The diagnosis and management of back pain is something of a dark art. Even though we can now image the equine spine in great detail, there is still much discussion or even controversy about equine back pain and the various manipulation or therapy techniques employed to alleviate it.
However, we now know far more about the equine back and how it works than we did 20 years ago. Technology and the miniaturisation of highly sensitive measuring devices have enabled us to examine and analyse many aspects of equine movement.
In a recent French research project, vets used an array of gadgets to see whether the size of the panels of the saddle affects the way in which a horse uses his back.
They started with tiny inertial measurement units (IMUs), which use accelerometer and gyroscopic technology to measure movement, fixing five of these to the midline of the horse’s back — including beneath the saddle. They then fitted the stirrups with tiny strain gauges and used a thin pressure pad beneath the saddle, before fitting the rider with tiny bright sensor dots that were filmed with high-speed cameras as the horse moved. This showed the action and influence of the rider on the horse.
Three highly trained horses from the École Nationale d’Equitation (IFCE) at Saumur were ridden by the same rider, first with a standard CWD 2Gs jumping saddle and then with the same saddle but with panels extended around the middle and rear by 5cm.
The high-tech gear was used to analyse how the horses — and especially their spines — moved in rising trot. When the rider rose there was no difference in overall pressure on the back between the two saddles, which is predictable because the rider had not changed weight. But the distribution of weight was altered by extending the saddle panels, with more pressure forward on the front part of the saddle and less on the rear.
In the sitting phase of the trot, pressure was more evenly distributed over the contact area between saddle and horse by increasing the size of the panels.
When the IMU data were analysed and compared with the pressure data, it was clear that the spinal movement range at rising trot was greater with the larger saddle panels. They were, in fact, much more like the results obtained when horses are exercised without any saddle at all.
These results seem to show that standard saddles restrict the range of movement of the horse’s back, yet this restriction is not mechanical but rather is because the horse adopts a stiffer way of moving. The vets concluded that the increase in movement range seen when the saddle panels are enlarged is because the saddle is more comfortable and the weight of the rider more evenly distributed. No doubt saddle manufacturers are already digesting the implications of such research.
Have you ever wondered how your phone or tablet knows how to turn the screen around when you invert the device? Most include an IMU that detects movement and knows which way is up.
Expensive and complex clinical IMUs that can analyse motion, like the ones in the French experiment, are now used to detect lameness, especially in the hindlimbs. Vets at the Royal Veterinary College wondered whether the IMU in a smartphone could be used in the same way to analyse pelvic movement and perhaps detect lameness.

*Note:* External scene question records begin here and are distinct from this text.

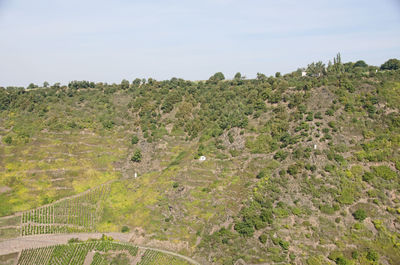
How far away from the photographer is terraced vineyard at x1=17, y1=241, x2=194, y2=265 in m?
57.6

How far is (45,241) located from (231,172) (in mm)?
46562

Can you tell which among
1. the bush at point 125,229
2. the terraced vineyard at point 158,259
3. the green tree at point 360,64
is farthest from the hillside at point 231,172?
the green tree at point 360,64

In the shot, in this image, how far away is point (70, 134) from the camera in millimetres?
98250

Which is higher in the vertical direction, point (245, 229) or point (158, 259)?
point (245, 229)

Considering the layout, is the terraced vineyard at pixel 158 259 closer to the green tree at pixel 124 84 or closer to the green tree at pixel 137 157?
the green tree at pixel 137 157

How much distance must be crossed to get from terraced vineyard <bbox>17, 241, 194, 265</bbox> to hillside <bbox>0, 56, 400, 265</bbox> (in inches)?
130

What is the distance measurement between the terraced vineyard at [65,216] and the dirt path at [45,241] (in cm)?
140

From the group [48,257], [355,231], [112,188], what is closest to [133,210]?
[112,188]

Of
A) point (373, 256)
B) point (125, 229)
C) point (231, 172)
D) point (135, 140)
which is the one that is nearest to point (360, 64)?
point (231, 172)

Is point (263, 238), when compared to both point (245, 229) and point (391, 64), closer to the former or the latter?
point (245, 229)

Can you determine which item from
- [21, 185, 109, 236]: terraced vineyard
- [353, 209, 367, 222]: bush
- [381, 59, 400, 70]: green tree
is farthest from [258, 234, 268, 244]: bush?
[381, 59, 400, 70]: green tree

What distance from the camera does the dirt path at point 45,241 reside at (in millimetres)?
60312

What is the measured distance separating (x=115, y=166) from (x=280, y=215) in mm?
51912

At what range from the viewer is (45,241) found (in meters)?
63.1
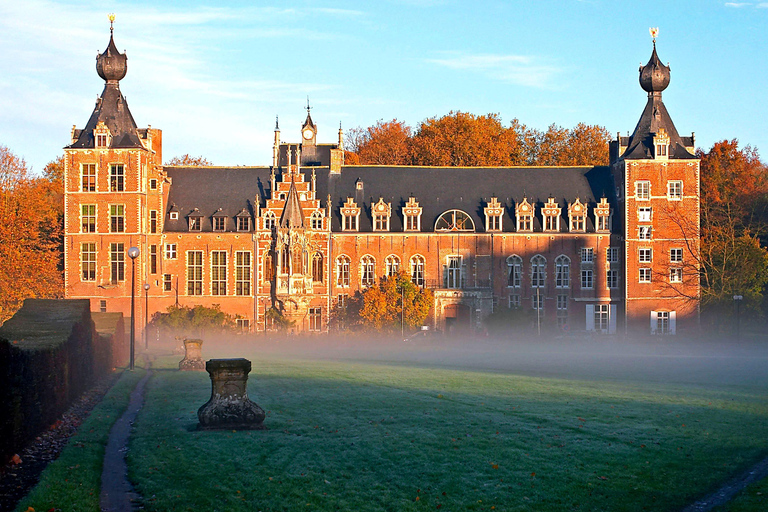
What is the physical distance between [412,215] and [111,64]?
26.6 metres

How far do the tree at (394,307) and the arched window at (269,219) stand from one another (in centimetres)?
943

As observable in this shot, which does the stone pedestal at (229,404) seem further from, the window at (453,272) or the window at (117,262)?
the window at (117,262)

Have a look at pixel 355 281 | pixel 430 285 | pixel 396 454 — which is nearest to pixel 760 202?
pixel 430 285

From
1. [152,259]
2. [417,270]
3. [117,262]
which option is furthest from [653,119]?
[117,262]

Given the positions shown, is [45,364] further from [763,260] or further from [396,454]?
[763,260]

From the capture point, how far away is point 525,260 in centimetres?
6856

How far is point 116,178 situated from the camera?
67.1 metres

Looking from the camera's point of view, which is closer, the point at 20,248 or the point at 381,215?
the point at 20,248

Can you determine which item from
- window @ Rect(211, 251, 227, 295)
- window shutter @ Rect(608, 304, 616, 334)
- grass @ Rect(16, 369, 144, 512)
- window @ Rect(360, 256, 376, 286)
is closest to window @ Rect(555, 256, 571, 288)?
window shutter @ Rect(608, 304, 616, 334)

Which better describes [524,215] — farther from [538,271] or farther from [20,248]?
[20,248]

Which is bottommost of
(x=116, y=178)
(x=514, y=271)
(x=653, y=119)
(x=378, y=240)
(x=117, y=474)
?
(x=117, y=474)

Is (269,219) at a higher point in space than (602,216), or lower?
lower

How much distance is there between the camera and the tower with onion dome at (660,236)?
2650 inches

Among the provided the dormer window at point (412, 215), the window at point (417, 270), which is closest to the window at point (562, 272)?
the window at point (417, 270)
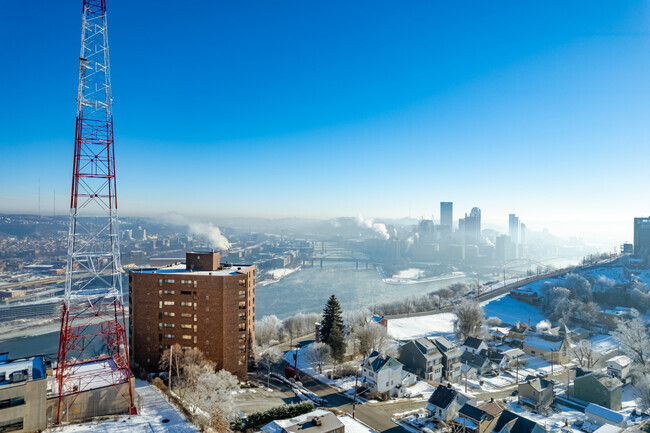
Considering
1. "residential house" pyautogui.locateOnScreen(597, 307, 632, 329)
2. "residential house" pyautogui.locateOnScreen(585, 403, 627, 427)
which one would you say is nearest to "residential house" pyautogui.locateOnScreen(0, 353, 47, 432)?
"residential house" pyautogui.locateOnScreen(585, 403, 627, 427)

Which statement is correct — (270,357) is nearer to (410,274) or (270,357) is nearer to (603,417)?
(603,417)

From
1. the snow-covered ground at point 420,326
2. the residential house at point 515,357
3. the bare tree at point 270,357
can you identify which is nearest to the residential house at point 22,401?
the bare tree at point 270,357

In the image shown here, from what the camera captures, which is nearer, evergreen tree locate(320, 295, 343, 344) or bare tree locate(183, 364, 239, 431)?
bare tree locate(183, 364, 239, 431)

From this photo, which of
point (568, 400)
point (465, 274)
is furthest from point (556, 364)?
point (465, 274)

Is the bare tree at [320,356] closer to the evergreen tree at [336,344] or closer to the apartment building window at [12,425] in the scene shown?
the evergreen tree at [336,344]

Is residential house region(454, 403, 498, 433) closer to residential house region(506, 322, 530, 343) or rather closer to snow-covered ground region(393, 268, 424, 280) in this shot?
residential house region(506, 322, 530, 343)

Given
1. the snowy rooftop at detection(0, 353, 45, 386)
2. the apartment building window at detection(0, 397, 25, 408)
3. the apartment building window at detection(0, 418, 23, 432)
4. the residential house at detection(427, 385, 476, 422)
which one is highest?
the snowy rooftop at detection(0, 353, 45, 386)

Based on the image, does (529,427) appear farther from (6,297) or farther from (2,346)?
(6,297)

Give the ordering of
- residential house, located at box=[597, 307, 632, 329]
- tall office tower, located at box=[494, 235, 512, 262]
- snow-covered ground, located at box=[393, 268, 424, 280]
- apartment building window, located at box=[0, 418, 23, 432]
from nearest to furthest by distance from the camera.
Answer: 1. apartment building window, located at box=[0, 418, 23, 432]
2. residential house, located at box=[597, 307, 632, 329]
3. snow-covered ground, located at box=[393, 268, 424, 280]
4. tall office tower, located at box=[494, 235, 512, 262]
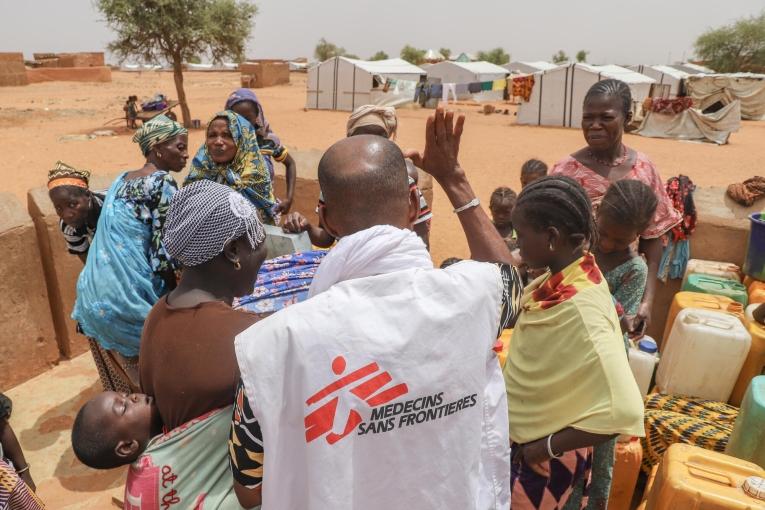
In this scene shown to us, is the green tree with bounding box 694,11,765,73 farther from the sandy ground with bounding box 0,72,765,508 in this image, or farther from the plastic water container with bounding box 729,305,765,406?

They took an expensive lameness-detection system and fixed the IMU to the top of the pelvis of 20 riding horses. They attached an iPhone 6 at the same time, positioning it behind the IMU.
The data from 17 horses was good enough to compare the two systems. To begin with, the iPhone did not perform as well as the specialised equine motion IMU. Yet when the researchers realised that they needed to readjust the IMU in the phone exactly over the middle of the pelvis, the device produced comparable results.
These encouraging results suggest that a relatively cheap but accurate tool could become available to vets in practice just by using their smartphones. Who knows — a lameness app may soon be available to download.